Spatial question entries:
—————

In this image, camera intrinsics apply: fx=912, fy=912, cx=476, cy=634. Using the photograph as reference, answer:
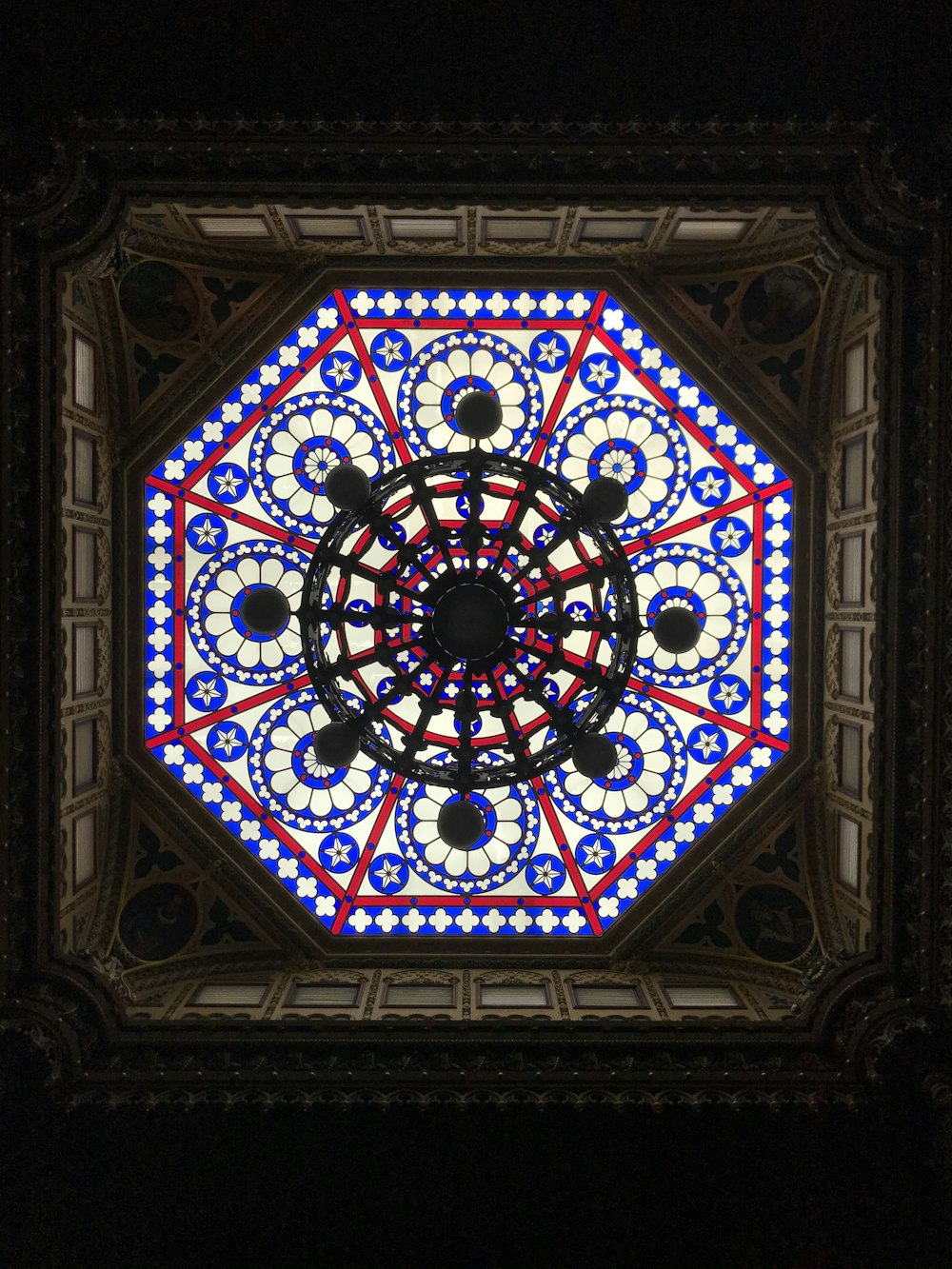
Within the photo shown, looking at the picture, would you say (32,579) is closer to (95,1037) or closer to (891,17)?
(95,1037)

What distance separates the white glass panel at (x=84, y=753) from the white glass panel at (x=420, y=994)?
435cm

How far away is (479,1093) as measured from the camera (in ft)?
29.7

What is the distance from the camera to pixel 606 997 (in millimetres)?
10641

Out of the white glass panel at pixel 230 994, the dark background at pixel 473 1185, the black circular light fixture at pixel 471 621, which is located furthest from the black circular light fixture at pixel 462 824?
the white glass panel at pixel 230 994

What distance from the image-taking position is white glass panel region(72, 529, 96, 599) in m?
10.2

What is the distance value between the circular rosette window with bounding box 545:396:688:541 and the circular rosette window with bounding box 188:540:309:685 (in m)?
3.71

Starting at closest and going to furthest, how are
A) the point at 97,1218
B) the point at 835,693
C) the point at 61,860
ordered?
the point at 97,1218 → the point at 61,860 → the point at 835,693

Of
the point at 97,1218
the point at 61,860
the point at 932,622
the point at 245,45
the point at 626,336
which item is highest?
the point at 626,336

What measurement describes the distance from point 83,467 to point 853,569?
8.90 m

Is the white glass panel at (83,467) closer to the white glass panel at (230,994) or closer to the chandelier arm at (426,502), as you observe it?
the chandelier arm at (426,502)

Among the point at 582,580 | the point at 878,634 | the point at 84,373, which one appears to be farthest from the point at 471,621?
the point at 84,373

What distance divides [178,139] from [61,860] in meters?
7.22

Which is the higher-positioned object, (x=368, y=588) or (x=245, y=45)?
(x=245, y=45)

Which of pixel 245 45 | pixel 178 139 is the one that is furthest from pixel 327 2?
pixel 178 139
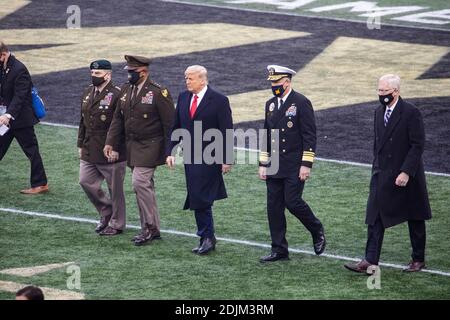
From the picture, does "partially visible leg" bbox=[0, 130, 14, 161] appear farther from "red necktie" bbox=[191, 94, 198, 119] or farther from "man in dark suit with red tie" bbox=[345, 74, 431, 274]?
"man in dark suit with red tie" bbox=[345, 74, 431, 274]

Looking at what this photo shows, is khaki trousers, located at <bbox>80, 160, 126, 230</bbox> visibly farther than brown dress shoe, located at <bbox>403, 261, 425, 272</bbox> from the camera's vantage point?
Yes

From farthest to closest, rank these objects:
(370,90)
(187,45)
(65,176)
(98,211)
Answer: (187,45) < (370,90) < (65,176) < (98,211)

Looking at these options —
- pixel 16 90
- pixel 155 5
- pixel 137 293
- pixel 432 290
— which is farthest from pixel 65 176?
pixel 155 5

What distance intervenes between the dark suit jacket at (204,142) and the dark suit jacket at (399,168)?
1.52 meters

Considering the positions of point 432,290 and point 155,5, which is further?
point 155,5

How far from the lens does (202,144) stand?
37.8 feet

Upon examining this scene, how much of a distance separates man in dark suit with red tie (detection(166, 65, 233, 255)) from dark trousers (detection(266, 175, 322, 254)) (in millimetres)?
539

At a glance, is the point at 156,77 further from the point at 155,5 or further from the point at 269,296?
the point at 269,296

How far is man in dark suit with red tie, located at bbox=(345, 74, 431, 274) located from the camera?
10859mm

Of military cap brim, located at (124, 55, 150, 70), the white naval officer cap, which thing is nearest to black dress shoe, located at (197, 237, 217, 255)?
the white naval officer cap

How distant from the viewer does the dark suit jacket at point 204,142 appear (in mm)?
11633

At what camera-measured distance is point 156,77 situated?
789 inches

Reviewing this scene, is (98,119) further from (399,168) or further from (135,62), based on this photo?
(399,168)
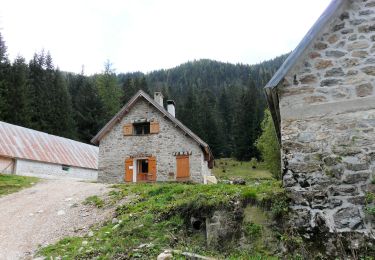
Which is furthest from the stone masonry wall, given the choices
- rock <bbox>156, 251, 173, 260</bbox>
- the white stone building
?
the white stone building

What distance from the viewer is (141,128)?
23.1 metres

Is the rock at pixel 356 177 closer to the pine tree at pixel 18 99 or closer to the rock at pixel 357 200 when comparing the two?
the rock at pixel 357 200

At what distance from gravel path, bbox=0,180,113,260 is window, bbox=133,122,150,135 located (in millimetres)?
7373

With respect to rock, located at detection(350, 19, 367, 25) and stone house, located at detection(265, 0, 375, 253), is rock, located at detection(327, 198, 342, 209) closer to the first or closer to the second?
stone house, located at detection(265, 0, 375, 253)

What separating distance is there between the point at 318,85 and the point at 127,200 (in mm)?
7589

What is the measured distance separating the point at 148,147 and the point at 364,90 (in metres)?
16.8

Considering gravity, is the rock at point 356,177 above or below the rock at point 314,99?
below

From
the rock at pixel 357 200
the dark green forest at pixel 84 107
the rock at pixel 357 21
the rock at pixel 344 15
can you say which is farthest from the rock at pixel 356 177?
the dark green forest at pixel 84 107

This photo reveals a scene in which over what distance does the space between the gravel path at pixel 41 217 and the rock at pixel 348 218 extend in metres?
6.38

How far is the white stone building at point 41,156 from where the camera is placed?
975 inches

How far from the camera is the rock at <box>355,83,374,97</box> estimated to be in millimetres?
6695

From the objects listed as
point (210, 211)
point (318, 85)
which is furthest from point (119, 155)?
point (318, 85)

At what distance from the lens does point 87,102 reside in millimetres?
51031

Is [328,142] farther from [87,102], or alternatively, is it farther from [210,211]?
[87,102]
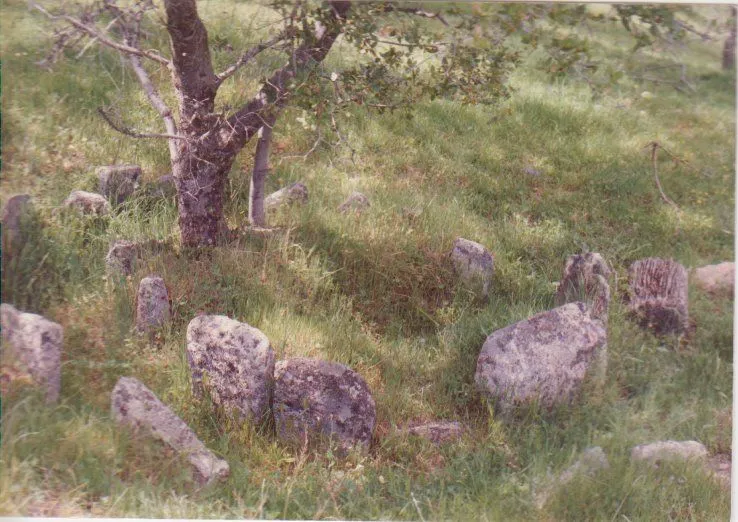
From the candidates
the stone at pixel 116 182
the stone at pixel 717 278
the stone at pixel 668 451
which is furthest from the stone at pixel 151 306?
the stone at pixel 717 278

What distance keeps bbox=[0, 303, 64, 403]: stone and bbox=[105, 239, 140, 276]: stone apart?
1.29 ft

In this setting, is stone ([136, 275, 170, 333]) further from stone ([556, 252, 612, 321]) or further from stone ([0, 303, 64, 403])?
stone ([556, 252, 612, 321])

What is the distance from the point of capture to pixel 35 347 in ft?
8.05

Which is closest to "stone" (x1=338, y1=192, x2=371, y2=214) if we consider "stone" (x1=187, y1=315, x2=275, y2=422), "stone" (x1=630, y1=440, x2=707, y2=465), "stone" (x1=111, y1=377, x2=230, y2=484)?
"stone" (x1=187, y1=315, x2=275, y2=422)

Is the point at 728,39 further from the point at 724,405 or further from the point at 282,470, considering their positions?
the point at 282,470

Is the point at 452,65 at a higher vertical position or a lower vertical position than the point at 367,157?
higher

—————

== Aim of the task ==
Rewrite all of the items above, changing every "circular rosette window" to "round rose window" and keeping everything else the same. Do not include the pictures in your answer.

== Final answer ==
In this image, camera intrinsics apply: fx=912, fy=912, cx=476, cy=634. Using the photograph as reference, answer:
Within the photo shown, looking at the picture, would you say (32,579) is closer to (95,1037) or closer to (891,17)?
(95,1037)

What distance separates the white glass panel at (x=84, y=753) from the white glass panel at (x=420, y=994)?
435cm

How far away is (479,1093) as measured from the camera (in ft)?
29.7

What is the distance from the camera to pixel 606 997 (in millimetres)?
10641

Out of the white glass panel at pixel 230 994, the dark background at pixel 473 1185, the black circular light fixture at pixel 471 621, which is located furthest from the black circular light fixture at pixel 462 824?
the white glass panel at pixel 230 994

What distance from the image-taking position is white glass panel region(72, 529, 96, 599) in m?
10.2

What is the distance value between the round rose window with bounding box 545:396:688:541 and the round rose window with bounding box 188:540:309:685 (in m)?
3.71

Starting at closest and going to furthest, how are
A) the point at 97,1218
B) the point at 835,693
C) the point at 61,860
ordered?
the point at 97,1218 → the point at 61,860 → the point at 835,693

Of
the point at 97,1218
the point at 61,860
the point at 932,622
the point at 245,45
the point at 626,336
which item is highest?
the point at 626,336

What measurement describes the distance from point 83,467 to point 853,569?
8.90 m

Is the white glass panel at (83,467) closer to the white glass panel at (230,994) or closer to the chandelier arm at (426,502), as you observe it?
the chandelier arm at (426,502)

Among the point at 582,580 | the point at 878,634 | the point at 84,373, which one appears to be farthest from the point at 471,621?
the point at 84,373

What distance divides [178,139] from [61,860] in meters?
7.22

Which is the higher-positioned object, (x=368, y=588) or (x=245, y=45)?
(x=245, y=45)

Which of pixel 245 45 | pixel 178 139 is the one that is furthest from pixel 327 2?
pixel 178 139
From the picture, does "partially visible leg" bbox=[0, 130, 14, 161] appear farther from "red necktie" bbox=[191, 94, 198, 119] or farther from "man in dark suit with red tie" bbox=[345, 74, 431, 274]?
"man in dark suit with red tie" bbox=[345, 74, 431, 274]

Looking at what this photo shows, is khaki trousers, located at <bbox>80, 160, 126, 230</bbox> visibly farther than brown dress shoe, located at <bbox>403, 261, 425, 272</bbox> from the camera's vantage point?
Yes

From farthest to closest, rank these objects:
(370,90)
(187,45)
(65,176)
(98,211)
Answer: (187,45) < (370,90) < (65,176) < (98,211)

Looking at these options —
- pixel 16 90
- pixel 155 5
- pixel 137 293
- pixel 432 290
— which is farthest from pixel 65 176?
pixel 155 5

What distance intervenes between the dark suit jacket at (204,142) and the dark suit jacket at (399,168)?
1.52 meters

Considering the positions of point 432,290 and point 155,5, which is further?
point 155,5

How far from the lens does (202,144) stand?
37.8 feet

Upon examining this scene, how much of a distance separates man in dark suit with red tie (detection(166, 65, 233, 255)) from dark trousers (detection(266, 175, 322, 254)) (in millimetres)?
539

At a glance, is the point at 156,77 further from the point at 155,5 or further from the point at 269,296?
the point at 269,296

How far is man in dark suit with red tie, located at bbox=(345, 74, 431, 274) located from the camera?
10859mm

Of military cap brim, located at (124, 55, 150, 70), the white naval officer cap, which thing is nearest to black dress shoe, located at (197, 237, 217, 255)?
the white naval officer cap

How distant from the viewer does the dark suit jacket at point 204,142 appear (in mm)?
11633

At what camera-measured distance is point 156,77 situated?
789 inches

Reviewing this scene, is (98,119) further from (399,168) or further from (135,62), based on this photo?
(399,168)
Which is furthest from the stone masonry wall, given the choices
- rock <bbox>156, 251, 173, 260</bbox>
- the white stone building
?
the white stone building

What distance from the viewer is (141,128)?
23.1 metres

Is the rock at pixel 356 177 closer to the pine tree at pixel 18 99 or closer to the rock at pixel 357 200 when comparing the two?
the rock at pixel 357 200

At what distance from gravel path, bbox=0,180,113,260 is window, bbox=133,122,150,135 located (in millimetres)?
7373

With respect to rock, located at detection(350, 19, 367, 25) and stone house, located at detection(265, 0, 375, 253), is rock, located at detection(327, 198, 342, 209) closer to the first or closer to the second?
stone house, located at detection(265, 0, 375, 253)

What separating distance is there between the point at 318,85 and the point at 127,200 (in mm)?
7589

What is the measured distance separating the point at 148,147 and the point at 364,90 (in metres)?
16.8

Considering gravity, is the rock at point 356,177 above or below the rock at point 314,99?
below

From
the rock at pixel 357 200
the dark green forest at pixel 84 107
the rock at pixel 357 21
the rock at pixel 344 15
can you say which is farthest from the rock at pixel 356 177?
the dark green forest at pixel 84 107

This photo reveals a scene in which over what distance does the space between the gravel path at pixel 41 217 and the rock at pixel 348 218 extend in metres?
6.38

How far is the white stone building at point 41,156 from where the camera is placed?
975 inches

How far from the camera is the rock at <box>355,83,374,97</box> estimated to be in millimetres?
6695

From the objects listed as
point (210, 211)
point (318, 85)
which is furthest from point (119, 155)?
point (318, 85)

At what distance from the lens does point 87,102 reside in millimetres?
51031

Is [328,142] farther from [87,102], or alternatively, is it farther from [210,211]?
[87,102]
From the candidates
the stone at pixel 116 182
the stone at pixel 717 278
the stone at pixel 668 451
which is furthest from the stone at pixel 151 306?
the stone at pixel 717 278

What distance keeps bbox=[0, 303, 64, 403]: stone and bbox=[105, 239, 140, 276]: stone apart?
1.29 ft

In this setting, is stone ([136, 275, 170, 333]) further from stone ([556, 252, 612, 321]) or further from stone ([0, 303, 64, 403])?
stone ([556, 252, 612, 321])

What is the distance from the point of capture to pixel 35 347 in ft?
8.05

Which is closest to "stone" (x1=338, y1=192, x2=371, y2=214) if we consider "stone" (x1=187, y1=315, x2=275, y2=422), "stone" (x1=630, y1=440, x2=707, y2=465), "stone" (x1=111, y1=377, x2=230, y2=484)?
"stone" (x1=187, y1=315, x2=275, y2=422)

Is the point at 728,39 further from the point at 724,405 or further from the point at 282,470, considering their positions?
the point at 282,470

Is the point at 452,65 at a higher vertical position or a lower vertical position than the point at 367,157?
higher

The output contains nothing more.